**Exercise requirements**
Gather every line in the data below that contains the string "nucleus", and copy each one in full.

**Record extracts**
--

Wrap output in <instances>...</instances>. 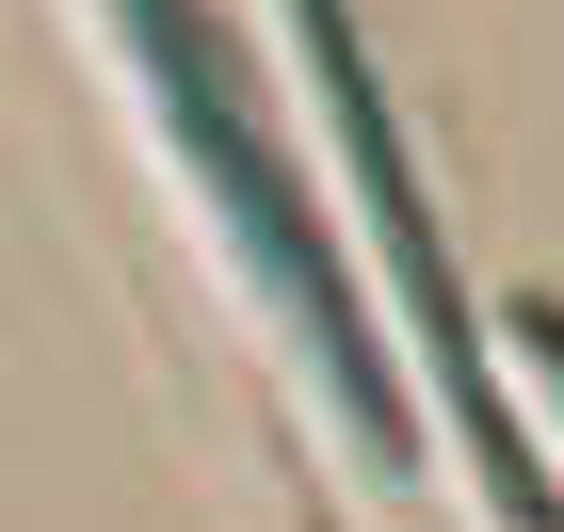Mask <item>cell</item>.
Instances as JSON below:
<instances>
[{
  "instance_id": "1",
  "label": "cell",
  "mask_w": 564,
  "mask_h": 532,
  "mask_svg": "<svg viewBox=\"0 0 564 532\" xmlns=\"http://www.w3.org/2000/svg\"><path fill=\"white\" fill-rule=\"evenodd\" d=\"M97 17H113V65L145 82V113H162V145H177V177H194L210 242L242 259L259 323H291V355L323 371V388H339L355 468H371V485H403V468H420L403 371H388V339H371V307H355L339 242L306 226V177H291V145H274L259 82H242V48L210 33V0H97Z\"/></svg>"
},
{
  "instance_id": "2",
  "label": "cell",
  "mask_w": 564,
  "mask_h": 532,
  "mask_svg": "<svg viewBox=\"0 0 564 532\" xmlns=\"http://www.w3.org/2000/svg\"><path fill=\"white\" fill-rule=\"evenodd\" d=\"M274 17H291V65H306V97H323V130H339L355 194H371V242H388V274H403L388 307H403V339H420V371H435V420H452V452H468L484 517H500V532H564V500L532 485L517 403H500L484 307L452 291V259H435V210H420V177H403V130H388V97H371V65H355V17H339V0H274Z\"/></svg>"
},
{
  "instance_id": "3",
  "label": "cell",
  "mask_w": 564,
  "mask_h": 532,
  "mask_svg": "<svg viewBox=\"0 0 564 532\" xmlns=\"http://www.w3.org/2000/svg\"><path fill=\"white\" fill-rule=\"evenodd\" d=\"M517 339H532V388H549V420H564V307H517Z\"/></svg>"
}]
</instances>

--

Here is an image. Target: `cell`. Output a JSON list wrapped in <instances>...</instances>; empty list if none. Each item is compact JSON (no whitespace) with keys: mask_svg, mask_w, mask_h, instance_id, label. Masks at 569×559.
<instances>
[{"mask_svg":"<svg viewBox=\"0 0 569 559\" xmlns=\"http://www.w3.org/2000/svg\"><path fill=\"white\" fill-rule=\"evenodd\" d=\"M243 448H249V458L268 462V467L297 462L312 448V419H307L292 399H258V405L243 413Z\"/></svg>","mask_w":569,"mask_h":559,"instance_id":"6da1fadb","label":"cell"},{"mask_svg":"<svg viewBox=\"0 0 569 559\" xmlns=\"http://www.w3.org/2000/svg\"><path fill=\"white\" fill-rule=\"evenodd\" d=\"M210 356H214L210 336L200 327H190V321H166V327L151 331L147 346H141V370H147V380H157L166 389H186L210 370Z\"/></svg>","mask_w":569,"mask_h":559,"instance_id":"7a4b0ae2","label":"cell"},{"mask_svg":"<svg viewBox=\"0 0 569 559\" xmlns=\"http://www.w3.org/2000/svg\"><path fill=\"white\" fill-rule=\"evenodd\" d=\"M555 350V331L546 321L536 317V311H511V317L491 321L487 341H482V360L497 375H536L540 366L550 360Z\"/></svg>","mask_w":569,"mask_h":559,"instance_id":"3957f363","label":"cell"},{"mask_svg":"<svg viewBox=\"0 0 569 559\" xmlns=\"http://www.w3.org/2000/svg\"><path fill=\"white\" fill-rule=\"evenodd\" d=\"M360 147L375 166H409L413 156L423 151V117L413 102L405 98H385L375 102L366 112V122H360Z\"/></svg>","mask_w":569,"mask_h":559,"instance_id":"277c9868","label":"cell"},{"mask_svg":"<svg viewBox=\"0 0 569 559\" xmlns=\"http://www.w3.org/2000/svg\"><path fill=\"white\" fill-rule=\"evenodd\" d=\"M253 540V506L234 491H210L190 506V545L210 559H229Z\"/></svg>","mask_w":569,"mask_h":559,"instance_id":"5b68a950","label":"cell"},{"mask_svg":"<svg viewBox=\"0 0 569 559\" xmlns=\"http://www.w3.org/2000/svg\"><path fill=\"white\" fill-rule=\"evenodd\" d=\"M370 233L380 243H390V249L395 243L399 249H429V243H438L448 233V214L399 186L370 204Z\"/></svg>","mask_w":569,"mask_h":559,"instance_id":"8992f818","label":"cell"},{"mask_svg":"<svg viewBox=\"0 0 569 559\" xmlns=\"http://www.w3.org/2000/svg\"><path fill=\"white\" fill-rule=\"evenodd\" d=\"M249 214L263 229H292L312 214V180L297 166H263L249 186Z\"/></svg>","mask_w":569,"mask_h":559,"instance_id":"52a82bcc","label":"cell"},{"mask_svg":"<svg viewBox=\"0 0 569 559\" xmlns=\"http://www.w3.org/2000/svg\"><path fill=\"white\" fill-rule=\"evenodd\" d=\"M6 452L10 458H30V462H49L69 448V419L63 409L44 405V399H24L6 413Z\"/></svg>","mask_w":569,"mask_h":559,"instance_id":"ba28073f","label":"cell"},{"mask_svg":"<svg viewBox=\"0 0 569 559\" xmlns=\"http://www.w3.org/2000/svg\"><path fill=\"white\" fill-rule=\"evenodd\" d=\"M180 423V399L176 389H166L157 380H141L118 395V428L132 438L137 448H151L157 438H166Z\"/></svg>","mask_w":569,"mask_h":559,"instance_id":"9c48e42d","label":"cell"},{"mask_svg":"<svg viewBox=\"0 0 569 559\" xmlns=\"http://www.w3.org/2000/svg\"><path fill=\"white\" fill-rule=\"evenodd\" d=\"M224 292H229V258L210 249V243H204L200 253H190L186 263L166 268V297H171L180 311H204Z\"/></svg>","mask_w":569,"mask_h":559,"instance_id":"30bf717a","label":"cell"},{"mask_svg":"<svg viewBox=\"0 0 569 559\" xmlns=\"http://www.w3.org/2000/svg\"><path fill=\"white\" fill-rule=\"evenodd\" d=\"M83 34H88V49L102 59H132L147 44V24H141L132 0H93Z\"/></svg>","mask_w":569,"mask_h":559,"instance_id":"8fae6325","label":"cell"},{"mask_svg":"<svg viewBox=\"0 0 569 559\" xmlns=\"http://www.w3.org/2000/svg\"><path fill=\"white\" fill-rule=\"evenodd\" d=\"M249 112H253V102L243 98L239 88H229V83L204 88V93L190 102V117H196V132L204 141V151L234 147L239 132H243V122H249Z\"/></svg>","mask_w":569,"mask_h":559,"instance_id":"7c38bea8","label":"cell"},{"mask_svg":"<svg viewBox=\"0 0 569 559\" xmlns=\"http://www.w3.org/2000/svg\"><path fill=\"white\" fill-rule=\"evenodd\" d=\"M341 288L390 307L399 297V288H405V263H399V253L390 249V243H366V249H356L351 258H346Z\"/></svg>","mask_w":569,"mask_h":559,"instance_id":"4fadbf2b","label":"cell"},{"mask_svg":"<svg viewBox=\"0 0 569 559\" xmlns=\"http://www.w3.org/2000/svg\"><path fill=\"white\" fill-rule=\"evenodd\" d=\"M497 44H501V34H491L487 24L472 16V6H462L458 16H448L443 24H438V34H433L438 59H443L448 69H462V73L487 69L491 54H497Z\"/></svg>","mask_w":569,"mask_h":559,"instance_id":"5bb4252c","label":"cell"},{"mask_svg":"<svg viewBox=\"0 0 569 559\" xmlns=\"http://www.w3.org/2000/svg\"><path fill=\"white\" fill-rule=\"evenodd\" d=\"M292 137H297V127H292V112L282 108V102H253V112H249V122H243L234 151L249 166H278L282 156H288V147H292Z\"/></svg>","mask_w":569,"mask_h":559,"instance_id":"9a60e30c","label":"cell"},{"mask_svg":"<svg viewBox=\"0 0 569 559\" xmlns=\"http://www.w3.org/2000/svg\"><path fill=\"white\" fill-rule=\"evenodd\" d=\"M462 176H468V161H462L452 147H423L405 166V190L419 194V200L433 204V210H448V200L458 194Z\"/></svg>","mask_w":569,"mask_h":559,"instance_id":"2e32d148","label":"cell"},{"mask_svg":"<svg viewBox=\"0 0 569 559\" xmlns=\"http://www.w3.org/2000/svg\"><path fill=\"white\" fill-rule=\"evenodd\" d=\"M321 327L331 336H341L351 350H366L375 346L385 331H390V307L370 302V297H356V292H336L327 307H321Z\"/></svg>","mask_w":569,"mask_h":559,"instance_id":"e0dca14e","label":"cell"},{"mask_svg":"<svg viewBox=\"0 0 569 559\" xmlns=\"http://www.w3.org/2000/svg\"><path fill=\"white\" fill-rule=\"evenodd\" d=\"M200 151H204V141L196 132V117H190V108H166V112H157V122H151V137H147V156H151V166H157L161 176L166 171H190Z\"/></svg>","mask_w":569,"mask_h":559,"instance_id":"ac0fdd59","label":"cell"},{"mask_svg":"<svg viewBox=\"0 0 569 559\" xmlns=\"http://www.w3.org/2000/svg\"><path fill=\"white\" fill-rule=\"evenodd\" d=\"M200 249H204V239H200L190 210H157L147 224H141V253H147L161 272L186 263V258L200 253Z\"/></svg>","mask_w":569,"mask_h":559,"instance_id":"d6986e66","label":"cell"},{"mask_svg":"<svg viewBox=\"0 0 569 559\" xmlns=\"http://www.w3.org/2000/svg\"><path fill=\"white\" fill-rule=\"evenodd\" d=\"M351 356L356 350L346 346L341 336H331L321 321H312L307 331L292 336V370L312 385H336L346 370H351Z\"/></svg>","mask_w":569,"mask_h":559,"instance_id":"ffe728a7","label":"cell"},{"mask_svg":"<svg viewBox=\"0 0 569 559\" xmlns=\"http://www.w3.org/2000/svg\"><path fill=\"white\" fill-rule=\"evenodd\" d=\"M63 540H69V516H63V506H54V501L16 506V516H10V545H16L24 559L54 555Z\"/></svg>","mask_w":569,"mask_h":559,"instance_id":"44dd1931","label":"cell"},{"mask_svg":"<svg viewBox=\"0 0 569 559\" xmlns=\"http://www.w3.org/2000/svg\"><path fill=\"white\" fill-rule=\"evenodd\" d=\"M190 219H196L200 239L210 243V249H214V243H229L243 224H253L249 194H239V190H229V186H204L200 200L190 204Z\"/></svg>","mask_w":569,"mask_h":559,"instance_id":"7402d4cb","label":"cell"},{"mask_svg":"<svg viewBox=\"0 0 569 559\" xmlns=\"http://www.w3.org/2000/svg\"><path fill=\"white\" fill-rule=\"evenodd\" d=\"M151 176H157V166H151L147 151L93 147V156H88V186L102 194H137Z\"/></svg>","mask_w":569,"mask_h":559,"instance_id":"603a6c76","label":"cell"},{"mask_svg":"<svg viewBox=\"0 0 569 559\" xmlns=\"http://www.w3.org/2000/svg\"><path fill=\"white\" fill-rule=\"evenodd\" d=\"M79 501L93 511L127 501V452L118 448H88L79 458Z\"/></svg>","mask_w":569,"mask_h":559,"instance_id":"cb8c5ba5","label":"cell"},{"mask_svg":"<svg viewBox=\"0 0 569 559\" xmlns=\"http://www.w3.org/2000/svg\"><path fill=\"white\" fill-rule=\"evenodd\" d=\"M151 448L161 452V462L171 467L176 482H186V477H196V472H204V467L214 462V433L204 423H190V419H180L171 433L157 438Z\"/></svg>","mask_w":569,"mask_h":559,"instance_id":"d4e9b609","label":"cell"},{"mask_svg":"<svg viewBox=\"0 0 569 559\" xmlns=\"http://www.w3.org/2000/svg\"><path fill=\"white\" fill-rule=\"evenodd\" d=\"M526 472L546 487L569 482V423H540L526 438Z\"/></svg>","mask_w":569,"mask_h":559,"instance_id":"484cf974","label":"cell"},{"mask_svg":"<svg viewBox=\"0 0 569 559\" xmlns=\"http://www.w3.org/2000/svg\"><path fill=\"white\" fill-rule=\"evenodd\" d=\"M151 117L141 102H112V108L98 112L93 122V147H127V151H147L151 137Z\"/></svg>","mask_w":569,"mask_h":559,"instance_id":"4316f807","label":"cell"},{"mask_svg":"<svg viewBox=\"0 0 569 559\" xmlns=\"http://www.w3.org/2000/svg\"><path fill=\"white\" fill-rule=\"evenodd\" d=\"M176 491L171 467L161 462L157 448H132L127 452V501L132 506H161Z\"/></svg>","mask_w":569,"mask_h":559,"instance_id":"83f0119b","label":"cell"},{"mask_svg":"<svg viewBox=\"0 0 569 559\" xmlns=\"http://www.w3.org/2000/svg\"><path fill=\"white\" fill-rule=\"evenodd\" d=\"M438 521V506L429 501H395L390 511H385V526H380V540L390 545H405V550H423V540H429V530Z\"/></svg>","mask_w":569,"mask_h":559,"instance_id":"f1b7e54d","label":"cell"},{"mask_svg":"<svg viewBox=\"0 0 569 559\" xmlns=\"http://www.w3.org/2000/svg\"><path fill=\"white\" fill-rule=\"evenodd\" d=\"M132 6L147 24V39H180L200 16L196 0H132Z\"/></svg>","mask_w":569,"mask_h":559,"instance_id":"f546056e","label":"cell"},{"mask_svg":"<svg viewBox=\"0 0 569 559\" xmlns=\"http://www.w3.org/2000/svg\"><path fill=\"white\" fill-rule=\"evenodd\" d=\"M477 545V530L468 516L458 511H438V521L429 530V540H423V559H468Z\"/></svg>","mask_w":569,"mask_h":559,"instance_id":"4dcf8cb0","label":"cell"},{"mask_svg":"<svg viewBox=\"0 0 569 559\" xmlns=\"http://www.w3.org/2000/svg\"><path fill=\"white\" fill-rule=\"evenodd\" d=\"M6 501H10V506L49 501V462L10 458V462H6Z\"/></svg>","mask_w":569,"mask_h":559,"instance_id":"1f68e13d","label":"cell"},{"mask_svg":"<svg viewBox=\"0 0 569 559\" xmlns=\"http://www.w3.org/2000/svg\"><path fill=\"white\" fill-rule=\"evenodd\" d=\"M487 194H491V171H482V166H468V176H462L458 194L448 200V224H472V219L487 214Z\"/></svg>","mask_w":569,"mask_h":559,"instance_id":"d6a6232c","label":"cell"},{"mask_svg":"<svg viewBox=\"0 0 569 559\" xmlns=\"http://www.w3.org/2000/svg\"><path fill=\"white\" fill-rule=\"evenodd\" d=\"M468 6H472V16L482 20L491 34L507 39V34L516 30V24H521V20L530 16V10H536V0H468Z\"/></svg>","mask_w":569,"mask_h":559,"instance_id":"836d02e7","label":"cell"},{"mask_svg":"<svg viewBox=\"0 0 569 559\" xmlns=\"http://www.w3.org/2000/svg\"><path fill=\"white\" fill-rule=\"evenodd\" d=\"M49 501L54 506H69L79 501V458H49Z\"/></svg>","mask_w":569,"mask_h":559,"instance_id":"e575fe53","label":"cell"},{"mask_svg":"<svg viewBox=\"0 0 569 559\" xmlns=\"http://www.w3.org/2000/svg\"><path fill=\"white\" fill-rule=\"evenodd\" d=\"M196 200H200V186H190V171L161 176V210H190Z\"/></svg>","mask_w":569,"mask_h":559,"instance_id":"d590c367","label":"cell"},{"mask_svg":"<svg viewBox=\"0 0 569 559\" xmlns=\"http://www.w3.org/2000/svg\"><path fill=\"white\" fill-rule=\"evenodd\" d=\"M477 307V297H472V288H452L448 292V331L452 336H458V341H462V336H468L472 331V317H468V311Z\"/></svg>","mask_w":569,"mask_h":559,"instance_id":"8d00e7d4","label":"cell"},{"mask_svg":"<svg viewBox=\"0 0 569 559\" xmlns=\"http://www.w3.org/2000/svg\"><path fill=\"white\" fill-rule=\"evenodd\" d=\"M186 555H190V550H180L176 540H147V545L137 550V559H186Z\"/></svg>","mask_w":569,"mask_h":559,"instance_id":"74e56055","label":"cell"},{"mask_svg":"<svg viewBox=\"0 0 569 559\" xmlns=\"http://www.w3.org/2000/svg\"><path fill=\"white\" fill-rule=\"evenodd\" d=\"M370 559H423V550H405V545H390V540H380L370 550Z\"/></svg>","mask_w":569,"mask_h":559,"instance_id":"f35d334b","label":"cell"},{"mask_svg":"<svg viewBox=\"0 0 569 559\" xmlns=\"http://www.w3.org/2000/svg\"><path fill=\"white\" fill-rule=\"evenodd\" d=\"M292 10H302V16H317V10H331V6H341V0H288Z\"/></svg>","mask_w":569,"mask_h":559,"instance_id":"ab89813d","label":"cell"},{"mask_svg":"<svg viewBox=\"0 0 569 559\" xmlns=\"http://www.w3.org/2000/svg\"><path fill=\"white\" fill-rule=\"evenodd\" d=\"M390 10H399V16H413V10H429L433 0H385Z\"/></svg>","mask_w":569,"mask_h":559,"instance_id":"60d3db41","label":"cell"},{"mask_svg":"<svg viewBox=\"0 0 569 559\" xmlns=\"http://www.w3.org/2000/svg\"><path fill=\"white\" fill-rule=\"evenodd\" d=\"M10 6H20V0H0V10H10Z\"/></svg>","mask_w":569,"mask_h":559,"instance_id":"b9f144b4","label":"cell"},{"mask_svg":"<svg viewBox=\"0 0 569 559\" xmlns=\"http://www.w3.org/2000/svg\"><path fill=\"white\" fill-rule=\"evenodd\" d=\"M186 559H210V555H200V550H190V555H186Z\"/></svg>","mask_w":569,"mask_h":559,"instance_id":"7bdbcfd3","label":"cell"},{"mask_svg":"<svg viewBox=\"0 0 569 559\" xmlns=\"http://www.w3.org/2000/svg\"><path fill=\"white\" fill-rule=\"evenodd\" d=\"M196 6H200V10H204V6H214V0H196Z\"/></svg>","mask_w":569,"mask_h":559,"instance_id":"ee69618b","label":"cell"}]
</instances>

--

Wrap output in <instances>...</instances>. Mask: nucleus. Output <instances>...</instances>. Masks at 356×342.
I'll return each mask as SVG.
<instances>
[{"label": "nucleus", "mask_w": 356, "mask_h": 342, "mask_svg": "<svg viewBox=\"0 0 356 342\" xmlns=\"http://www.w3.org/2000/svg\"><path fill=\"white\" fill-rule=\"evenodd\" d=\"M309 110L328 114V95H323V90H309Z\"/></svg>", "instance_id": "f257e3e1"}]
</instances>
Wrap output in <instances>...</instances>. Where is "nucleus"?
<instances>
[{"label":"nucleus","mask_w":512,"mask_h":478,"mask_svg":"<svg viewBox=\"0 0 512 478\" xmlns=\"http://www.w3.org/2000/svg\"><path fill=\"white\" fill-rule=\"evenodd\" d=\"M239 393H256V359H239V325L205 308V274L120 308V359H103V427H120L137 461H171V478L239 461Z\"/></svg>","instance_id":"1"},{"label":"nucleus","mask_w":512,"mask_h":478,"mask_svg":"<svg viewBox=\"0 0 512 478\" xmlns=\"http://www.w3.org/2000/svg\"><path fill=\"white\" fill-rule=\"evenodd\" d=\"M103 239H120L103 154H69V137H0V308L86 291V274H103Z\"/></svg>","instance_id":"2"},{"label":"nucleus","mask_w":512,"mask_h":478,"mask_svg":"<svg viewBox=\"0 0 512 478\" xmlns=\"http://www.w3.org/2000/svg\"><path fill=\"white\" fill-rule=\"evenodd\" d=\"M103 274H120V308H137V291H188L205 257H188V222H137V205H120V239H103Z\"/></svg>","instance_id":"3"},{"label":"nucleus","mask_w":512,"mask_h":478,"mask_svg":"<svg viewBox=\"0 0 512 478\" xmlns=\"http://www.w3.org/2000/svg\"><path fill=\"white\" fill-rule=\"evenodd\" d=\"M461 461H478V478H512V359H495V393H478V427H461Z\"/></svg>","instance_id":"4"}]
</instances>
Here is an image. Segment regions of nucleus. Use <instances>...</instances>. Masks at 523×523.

--

**Exercise response**
Wrap output in <instances>...</instances>. Mask: nucleus. Output <instances>...</instances>. Masks at 356×342.
[{"label": "nucleus", "mask_w": 356, "mask_h": 342, "mask_svg": "<svg viewBox=\"0 0 356 342\" xmlns=\"http://www.w3.org/2000/svg\"><path fill=\"white\" fill-rule=\"evenodd\" d=\"M309 110L328 114V95H323V90H309Z\"/></svg>", "instance_id": "f257e3e1"}]
Wrap output in <instances>...</instances>. Where is "nucleus"?
[{"label":"nucleus","mask_w":512,"mask_h":478,"mask_svg":"<svg viewBox=\"0 0 512 478\" xmlns=\"http://www.w3.org/2000/svg\"><path fill=\"white\" fill-rule=\"evenodd\" d=\"M239 393H256V359H239V325L205 308V274L120 308V359H103V427H120L137 461H171V478L239 461Z\"/></svg>","instance_id":"1"},{"label":"nucleus","mask_w":512,"mask_h":478,"mask_svg":"<svg viewBox=\"0 0 512 478\" xmlns=\"http://www.w3.org/2000/svg\"><path fill=\"white\" fill-rule=\"evenodd\" d=\"M103 239H120L103 154H69V137H0V308L86 291V274H103Z\"/></svg>","instance_id":"2"},{"label":"nucleus","mask_w":512,"mask_h":478,"mask_svg":"<svg viewBox=\"0 0 512 478\" xmlns=\"http://www.w3.org/2000/svg\"><path fill=\"white\" fill-rule=\"evenodd\" d=\"M103 274H120V308H137V291H188L205 257H188V222H137V205H120V239H103Z\"/></svg>","instance_id":"3"},{"label":"nucleus","mask_w":512,"mask_h":478,"mask_svg":"<svg viewBox=\"0 0 512 478\" xmlns=\"http://www.w3.org/2000/svg\"><path fill=\"white\" fill-rule=\"evenodd\" d=\"M461 461H478V478H512V359H495V393H478V427H461Z\"/></svg>","instance_id":"4"}]
Here is an image. Segment regions of nucleus. Use <instances>...</instances>. Masks at 523×523.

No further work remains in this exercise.